In English, there is no special case for this equative phrase type, so we can translate is as if it were an accusative object or an adverb.

   kay runa qa allim mi kan.
   The man is good.

To make a comparison, we use the postposition "hina" (as):

   kay runa qa kay warmi hina allim mi kan.
   The man is as good as the woman.

The comparative uses the postposition "mantas" (than) instead.

   kay runa qa kay warmi mantas aswan allim mi kan.
   The man is better than the woman.

In the superlative, we use a genitive expression as in English.

   kay runa qa tukum runakuna pa lliw allim mi kan.
   The man is (the) best of all men.

Positive, comparative and superlative adjectives may be used with other verbs than "kan" (to be):

   kay runa qa kay warmi mantas aswan utqatam purin.
   The man goes faster than the woman.

First, we define the three case markers in the LEXICON section:

   hina C04------ as
   mi C05------ equative
   mantas C06------ than

Then, we combine them with a noun phrase to form a CMP (comparative object) in a SYNTAX section:

   SU*C05 -> CMP (001,nom)
   SU*C06 -> CMP (002,001,acc)

We do not say "The man is good as the woman" but "The man is *as* good as the woman", so in English, "as" comes before and after the adjective. We use the accusative marker because in English, there is a tendency to say "as/than me" rather than "as/than I".
···
*To do*
Reproduce word for word the portion of the text on comparisons that starts at "To make a comparison, we" and ends at "lliw allim mi kan.".

Stored entries
···
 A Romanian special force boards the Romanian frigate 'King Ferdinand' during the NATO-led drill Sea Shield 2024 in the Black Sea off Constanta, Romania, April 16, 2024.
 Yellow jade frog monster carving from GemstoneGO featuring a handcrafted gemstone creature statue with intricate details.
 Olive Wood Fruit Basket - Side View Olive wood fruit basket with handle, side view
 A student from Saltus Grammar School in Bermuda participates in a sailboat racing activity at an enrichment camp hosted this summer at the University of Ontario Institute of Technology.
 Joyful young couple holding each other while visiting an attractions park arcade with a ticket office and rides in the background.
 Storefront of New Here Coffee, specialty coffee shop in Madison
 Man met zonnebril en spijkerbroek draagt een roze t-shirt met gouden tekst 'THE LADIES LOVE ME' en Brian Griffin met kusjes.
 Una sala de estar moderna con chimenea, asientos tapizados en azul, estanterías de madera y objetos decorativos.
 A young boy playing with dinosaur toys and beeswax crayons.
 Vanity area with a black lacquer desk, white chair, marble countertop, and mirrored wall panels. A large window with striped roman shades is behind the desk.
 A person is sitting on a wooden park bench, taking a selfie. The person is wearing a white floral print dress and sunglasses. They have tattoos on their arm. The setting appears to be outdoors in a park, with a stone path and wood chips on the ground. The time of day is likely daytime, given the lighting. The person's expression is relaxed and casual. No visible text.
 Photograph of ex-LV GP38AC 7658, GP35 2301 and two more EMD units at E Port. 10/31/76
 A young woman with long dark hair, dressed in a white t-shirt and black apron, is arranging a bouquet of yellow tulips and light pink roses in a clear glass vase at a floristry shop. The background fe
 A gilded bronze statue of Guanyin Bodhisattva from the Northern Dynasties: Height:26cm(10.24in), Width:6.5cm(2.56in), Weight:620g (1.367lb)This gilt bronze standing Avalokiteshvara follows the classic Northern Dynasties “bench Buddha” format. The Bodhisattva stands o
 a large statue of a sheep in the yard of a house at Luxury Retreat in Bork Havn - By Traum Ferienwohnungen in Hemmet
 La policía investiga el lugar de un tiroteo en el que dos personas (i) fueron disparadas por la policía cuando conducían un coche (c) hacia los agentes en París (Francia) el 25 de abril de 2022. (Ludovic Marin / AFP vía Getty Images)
···
*Response*
To make a comparison, we use the postposition "hina" (as):

   kay runa qa kay warmi hina allim mi kan.
   The man is as good as the woman.

The comparative uses the postposition "mantas" (than) instead.

   kay runa qa kay warmi mantas aswan allim mi kan.
   The man is better than the woman.

In the superlative, we use a genitive expression as in English.

   kay runa qa tukum runakuna pa lliw allim mi kan.